• **Testo estratto**:
Novecento - Atto II regia di Bernardo Bertolucci

Storico
recensione di Maurizio Pessione

Dopo l’avvento al potere da parte dei fascisti spalleggiati dai grandi proprietari terrieri la comunità dei braccianti Dalcò al servizio di Giovanni Berlinghieri è sottoposta alle angherie ed ai soprusi di Attila, il capo fattore e Regina, la sua bieca compagna. Olmo sembra destinato a percorrere le orme del nonno carismatico Leo, ma non tutti fra i suoi sono disposti a seguirlo nell’incitamento alla rivolta. Alla morte di Giovanni, suo figlio Alfredo che non ne condivideva le idee e perciò si era allontanato, conoscendo nel frattempo Ada che sposerà poi di lì a breve, torna a casa per curare gli interessi della famiglia, incluse le terre e le stalle dove lavorano i braccianti. Il suo atteggiamento nei confronti di Olmo e Attila è ambiguo e nonostante Ada gli chieda insistentemente di prendere le distanze dal suo cinico e malvagio fattore, lui lo mantiene per paura della sua reazione e perché gli è utile per mantenere l’ordine. mostra spoiler

Non si decide neppure quando Attila e Regina si rendono colpevoli, anche se nessuno è in grado di dimostrarlo, della morte violenta di un bambino che aveva ascoltato di nascosto alcune loro compromettenti  rivelazioni e dell’uccisione poi anche della vedova di un signorotto finito in rovina, al fine di appropriarsi della sua villa. Quando Ada, oramai segnata dalla violenza e prepotenza che le gravita attorno decide di fuggire ed Olmo è costretto ad allontanarsi dopo aver ridicolizzato Attila che voleva venderlo con alcuni cavalli ad un altro fattore, Alfredo trova la forza per cacciare il capo fattore, ma è ormai troppo tardi. Quest’ultimo allora di scatena in una serie di sevizie nei confronti dei braccianti, culminate in alcune sommarie esecuzioni. Il fascismo infine crolla ed arriva il giorno della Liberazione. L’entusiasmo dei braccianti è tale che organizzano feste popolari spontanee, braccando e quindi giustiziando sommariamente gli aguzzini come Attila e Regina che a loro volta cercano  disperatamente di scappare. Anche Alfredo viene sottoposto ad un improvvisato processo popolare, presieduto da Olmo che è riuscito a tornare nel frattempo dall’esilio, sinchè arrivano i rappresentanti del Comitato di Liberazione a disarmare i contadini ed a salvare anche i latifondisti, consapevoli che sono necessari per far ripartire l’economia dello stato dopo i guasti della seconda guerra mondiale. Alfredo e Olmo possono ricominciare il loro rapporto contradditorio di amicizia e lontananza che ha simbolicamente caratterizzato tutta la loro vita di ricco padrone contrapposto al povero paesano, in un ciclo perverso che sembra inesauribile ed inevitabile.

• **Dati dell'esercizio**:
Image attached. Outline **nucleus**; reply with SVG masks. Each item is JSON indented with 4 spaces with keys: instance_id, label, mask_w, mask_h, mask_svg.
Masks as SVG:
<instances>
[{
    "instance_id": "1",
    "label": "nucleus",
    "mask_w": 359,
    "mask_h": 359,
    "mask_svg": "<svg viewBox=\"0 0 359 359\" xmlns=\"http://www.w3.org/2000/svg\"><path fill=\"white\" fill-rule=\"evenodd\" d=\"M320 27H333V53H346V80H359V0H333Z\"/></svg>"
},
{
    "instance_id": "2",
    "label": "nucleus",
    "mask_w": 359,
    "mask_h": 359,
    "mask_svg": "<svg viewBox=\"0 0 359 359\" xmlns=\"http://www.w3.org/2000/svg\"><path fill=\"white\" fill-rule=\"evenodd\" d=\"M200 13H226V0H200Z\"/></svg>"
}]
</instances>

• **Parti dell'esercizio**:
1 - Indica se ciascuna affermazione concorda con la recensione e rispondi sì o no citando alla lettera le parole decisive: (a) Alfredo sposa Ada poco dopo averla conosciuta; (b) il processo popolare contro Alfredo è presieduto da Olmo; (c) i rappresentanti del Comitato di Liberazione armano i contadini.
2 - Duplica, per favore, tutte le righe dei dati dell'esercizio senza cambiare nulla.

• **Risposte complete**:
1 -
(a) Sì: "conoscendo nel frattempo Ada che sposerà poi di lì a breve".
(b) Sì: "presieduto da Olmo".
(c) No: "a disarmare i contadini".

2 -
Image attached. Outline **nucleus**; reply with SVG masks. Each item is JSON indented with 4 spaces with keys: instance_id, label, mask_w, mask_h, mask_svg.
Masks as SVG:
<instances>
[{
    "instance_id": "1",
    "label": "nucleus",
    "mask_w": 359,
    "mask_h": 359,
    "mask_svg": "<svg viewBox=\"0 0 359 359\" xmlns=\"http://www.w3.org/2000/svg\"><path fill=\"white\" fill-rule=\"evenodd\" d=\"M320 27H333V53H346V80H359V0H333Z\"/></svg>"
},
{
    "instance_id": "2",
    "label": "nucleus",
    "mask_w": 359,
    "mask_h": 359,
    "mask_svg": "<svg viewBox=\"0 0 359 359\" xmlns=\"http://www.w3.org/2000/svg\"><path fill=\"white\" fill-rule=\"evenodd\" d=\"M200 13H226V0H200Z\"/></svg>"
}]
</instances>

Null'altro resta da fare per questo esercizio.